From the time of the Industrial Revolution wealth and fame have gone to the men who invented machines and processes to eat up the world’s resources of coal, oil and metals. The time may be very close when we begin to reward those who are able to devise ways of using "secondary" materials, the left-overs of industry.

From the very beginning Man has used the materials near at hand. His tools, weapons and clothes were chipped, cut or sewn from the stone, wood or the hides of animals. He did not change the nature of his materials, only their shapes. Thus, when he grew tired of his clothes or they became too worn, he threw them away. The sun and the rain and the passing of time broke them down until they were finally absorbed into the earth.

At some time or other Man became more skillful at making things: he no longer needed to throw away his tools and clothes quite so often. By changing the nature of his raw materials he was able to create more durable versions of natural substances, or substances which were entirely artificial. He made the mistake of making almost indestructible objects. The result, especially in the industrialized world, has been an ever-increasing mountain of rubbish.

What is the most difficult sort of rubbish? Strange as it may seem, plastics are the chief villains even though they make up only one-fiftieth of the total amount of solid waste in an industrialized country. Small as it sounds, this one-fiftieth represents well over four million tons a year of rubbish which is seldom profitable to recycle.

Recycling is the process by which materials are given a second life. Plastic bottles, toys, wrappings and other gadgets are melted down and used to make other objects. Of course, the problem is that it is often much less trouble and far cheaper to produce new products by using fresh raw materials than collecting and treating rubbish, waste and left-overs.

What other ways are there of treating left-over plastics? Destruction is an obvious answer. The main difficulty here is that burning many types of plastics produces toxic fumes while others ruin the insides of incinerators used for melting them. The situation could be made better by a more widespread use of biodegradable plastics which break down after a while under the action of soil and weather like natural materials. Unfortunately, these plastics cannot be used in the construction of buildings or vehicles, for obvious reasons.

By the middle of the eighties we expect to have fifteen million tons of waste plastics per year.

Each year, household rubbish is estimated to contain ten million tons of iron and steel, and fifteen million tons of glass and other usable materials. Naturally enough, people who handle this rubbish expect to do so at a profit. The problem, quite simply, is that the authorities reluctant to spend money on efficient sorting systems — it is cheaper to dump rubbish on waste ground or in an old quarry. Some day there will be no more open spaces and holes in the ground. When that day comes, perhaps local councils and governments will realize that recycling factories, just like hospitals and other social services, have to be paid for because we need them more than we need the cash profit.

The motor car, the symbol of the twentieth century, has given birth to a whole new industry — the scrap industry.

Those bright shining objects built of valuable steel, copper and other materials that begin to fall apart after a few years are abandoned at the roadside, dumped in fields, left to rot in the back streets of our cities. Crushing machines press them into slabs no thicker than 18 inches which are then shredded before being fed into steel furnaces to begin the industrial cycle all over again.
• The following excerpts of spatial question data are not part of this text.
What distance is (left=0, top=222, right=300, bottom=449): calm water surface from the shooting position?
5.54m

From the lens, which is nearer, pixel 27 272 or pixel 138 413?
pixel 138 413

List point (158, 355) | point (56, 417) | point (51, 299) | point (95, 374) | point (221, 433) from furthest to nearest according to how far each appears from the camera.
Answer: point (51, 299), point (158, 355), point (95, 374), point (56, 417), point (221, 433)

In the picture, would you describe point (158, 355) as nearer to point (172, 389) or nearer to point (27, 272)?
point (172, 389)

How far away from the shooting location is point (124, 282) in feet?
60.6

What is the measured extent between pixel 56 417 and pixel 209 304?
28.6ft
This sort of organized attack on the waste and rubbish in our cities is needed if we are to have fewer worries about the limited resources of our world. The motor car industry and the paper industry have both set a good example, but for sheer imagination it would be hard to beat the solution to the problem as proposed by two American scientists.

According to current scientific theory, the earth’s surface is composed of sections fitted together like a jigsaw puzzle. These sections are continually moving up and down. The edge of one section may slide under the edge of its neighbor and be pressed deep down into the earth where it melts. This is a very slow process, normally speaking, but in certain places under the oceans it takes place more rapidly. The solution proposed by the two scientists is that unusable rubbish be placed at such spots so that it would be drawn down into the center of the earth and destroyed. The solution in itself is not really remarkable. After all, we’ve been sweeping the dust under our carpets for generations!
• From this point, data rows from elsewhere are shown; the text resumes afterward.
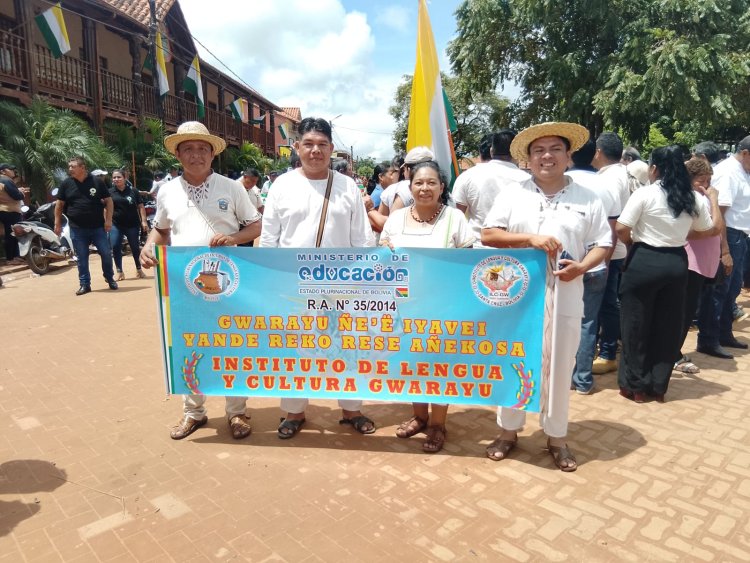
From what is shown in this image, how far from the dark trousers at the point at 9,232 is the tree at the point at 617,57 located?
13454 millimetres

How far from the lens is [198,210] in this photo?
11.2 feet

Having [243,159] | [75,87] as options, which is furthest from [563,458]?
[243,159]

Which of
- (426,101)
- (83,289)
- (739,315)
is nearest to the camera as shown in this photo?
(426,101)

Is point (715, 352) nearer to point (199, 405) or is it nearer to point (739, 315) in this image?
point (739, 315)

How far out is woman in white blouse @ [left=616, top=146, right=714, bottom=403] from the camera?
383 cm

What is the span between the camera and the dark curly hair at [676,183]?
12.4ft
1. Plastics are described as "the chief villains". Why?

2. Why does the writer use the phrase "strange as it may seem" when he discusses what is the most difficult sort of rubbish?
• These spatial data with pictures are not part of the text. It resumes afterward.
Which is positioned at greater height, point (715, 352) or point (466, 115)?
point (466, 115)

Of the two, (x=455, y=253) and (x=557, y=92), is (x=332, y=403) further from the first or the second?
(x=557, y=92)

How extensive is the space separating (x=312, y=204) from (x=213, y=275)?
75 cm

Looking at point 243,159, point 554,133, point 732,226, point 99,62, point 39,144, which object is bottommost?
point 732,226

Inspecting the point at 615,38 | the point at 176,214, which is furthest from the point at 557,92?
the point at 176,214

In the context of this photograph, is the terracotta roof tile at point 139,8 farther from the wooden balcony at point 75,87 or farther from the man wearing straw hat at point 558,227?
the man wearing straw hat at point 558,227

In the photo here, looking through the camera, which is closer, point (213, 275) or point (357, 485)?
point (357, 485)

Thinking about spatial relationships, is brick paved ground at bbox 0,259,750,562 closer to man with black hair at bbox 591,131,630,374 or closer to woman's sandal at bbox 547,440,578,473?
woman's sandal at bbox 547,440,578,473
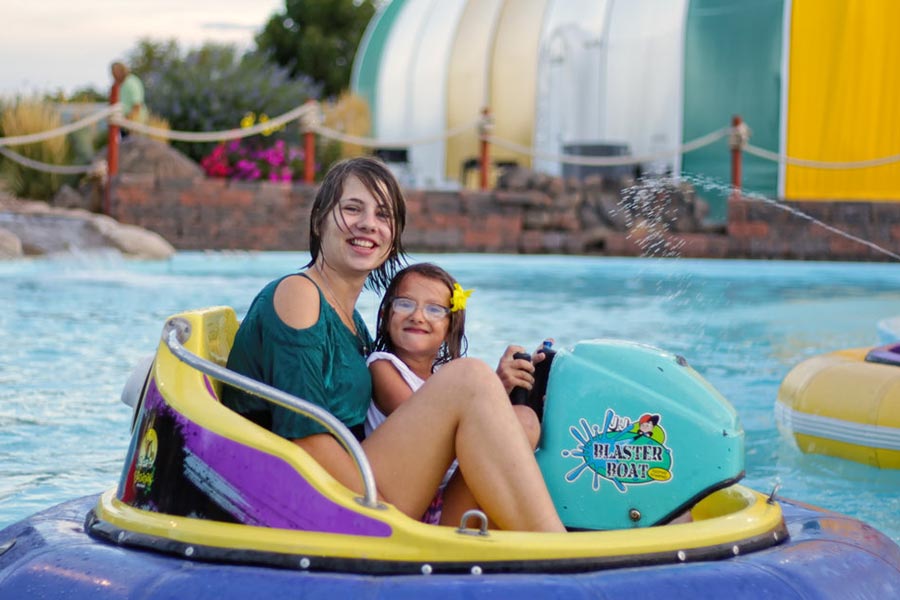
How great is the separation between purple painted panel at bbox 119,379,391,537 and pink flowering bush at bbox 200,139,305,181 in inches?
461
3. What does the writer mean by saying that recycling factories will "have to be paid for because we need them more than we need the cash profit"?

4. What does the last sentence in the article imply?

5. How can you say that it would be hard to beat the solution proposed by two American scientists, "for sheer imagination"?

6. Do you agree with the author when he says that the cars are the symbol of the twentieth century? Why? Why not?

7. Write a letter to your local council, complaining about the waste situation. Try also to give some advice on what can be done to make the situation better.